|MURPHY, ALEXZANDRA - Hermiston Agricultural & Extension Center|
|RONDON, SILVIA - Hermiston Agricultural & Extension Center|
|MARCHOSKY, RUBEN - Hermiston Agricultural & Extension Center|
|BUCHMAN, JEREMY - Frito-Lay, Inc/plano,tx|
|Munyaneza, Joseph - Joe|
Submitted to: American Journal of Potato Research
Publication Type: Peer Reviewed Journal
Publication Acceptance Date: 6/24/2013
Publication Date: 2/19/2014
Citation: Murphy, A.F., Rondon, S.I., Marchosky, R., Buchman, J., Munyaneza, J.E. 2014. Evaluation of beet leafhopper transmitted virescence agent damage in the Columbia Basin. American Journal of Potato Research. 91:101-108.

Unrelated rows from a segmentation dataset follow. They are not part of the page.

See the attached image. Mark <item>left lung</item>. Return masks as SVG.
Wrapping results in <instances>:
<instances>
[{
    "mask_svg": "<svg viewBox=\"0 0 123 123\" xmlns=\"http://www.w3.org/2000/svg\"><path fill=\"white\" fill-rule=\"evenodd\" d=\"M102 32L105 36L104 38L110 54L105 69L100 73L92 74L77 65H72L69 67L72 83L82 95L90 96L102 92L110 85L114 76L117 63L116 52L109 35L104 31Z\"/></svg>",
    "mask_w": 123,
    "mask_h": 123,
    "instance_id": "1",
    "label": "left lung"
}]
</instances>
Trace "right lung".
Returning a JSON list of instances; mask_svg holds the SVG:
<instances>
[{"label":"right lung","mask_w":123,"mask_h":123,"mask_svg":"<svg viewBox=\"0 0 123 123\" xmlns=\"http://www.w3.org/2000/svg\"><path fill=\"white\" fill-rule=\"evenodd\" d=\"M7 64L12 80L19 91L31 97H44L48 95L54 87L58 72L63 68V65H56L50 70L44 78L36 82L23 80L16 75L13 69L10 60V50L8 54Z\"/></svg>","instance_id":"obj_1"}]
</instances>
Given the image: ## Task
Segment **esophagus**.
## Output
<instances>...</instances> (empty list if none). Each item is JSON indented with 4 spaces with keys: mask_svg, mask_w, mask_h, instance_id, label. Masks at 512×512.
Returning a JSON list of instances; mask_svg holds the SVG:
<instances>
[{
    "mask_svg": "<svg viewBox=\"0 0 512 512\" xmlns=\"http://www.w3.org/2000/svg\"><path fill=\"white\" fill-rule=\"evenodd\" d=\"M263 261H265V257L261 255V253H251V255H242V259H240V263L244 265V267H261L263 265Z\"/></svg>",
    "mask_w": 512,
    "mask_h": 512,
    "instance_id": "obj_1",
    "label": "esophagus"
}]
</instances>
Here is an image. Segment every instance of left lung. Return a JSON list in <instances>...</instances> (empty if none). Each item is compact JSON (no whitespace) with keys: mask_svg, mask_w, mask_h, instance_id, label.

Interpretive Summary: The beet leafhopper is an important insect pest of potato in the Columbia Basin of Washington and Oregon. Researchers at USDA-ARS Wapato in Washington, Oregon State University, and Frito-Lay Inc. determined the number of leafhoppers needed to cause economic loss to potato production. It was found that one to two insects per plant can result in substantial potato yield loss. This information will assist potato growers in the Columbia Basin prevent potato yield loss due to the beet leafhopper by controlling this insect pest when its number reaches two leafhoppers per potato plant.
Technical Abstract: Potato purple top disease is caused by a phytoplasma known as Beet Leafhopper Transmitted Virescence Agent (BLTVA), which is vectored by the beet leafhopper (BLH, Circulifer tenellus Baker). Previous studies determined that BLTVA causes significant reduction in yield and tuber quality; however, determining the economic threshold for this insect pest has been challenging. In 2009-2011, potato plants at different growth stages were exposed to varying densities of BLH in a screen house located at the Hermiston Agricultural Research and Extension Center in Hermiston, OR. The densities of BLH were one BLH per plant (low), two BLH per plant (medium), and five BLH per plant (high). Releases occurred at the following growth stages: vegetative, tuber initiation, tuber bulking, and maturation. The treatments were arranged in a randomized complete block design with three replications per treatment. Disease incidence was monitored weekly and yield was assessed. When all three years were combined, we found that increasing rates of disease incidence correlated with decreasing yields. We also found that decreasing yields correlated with later BLH release times. There was a mean decrease in yield of 0 - 12% at a density of one BLH per plant, 6 - 19% at two BLH per plant, and 6 - 20% for five BLH per plant. This data suggests an economic threshold of one or two BLH per plant for the Columbia Basin.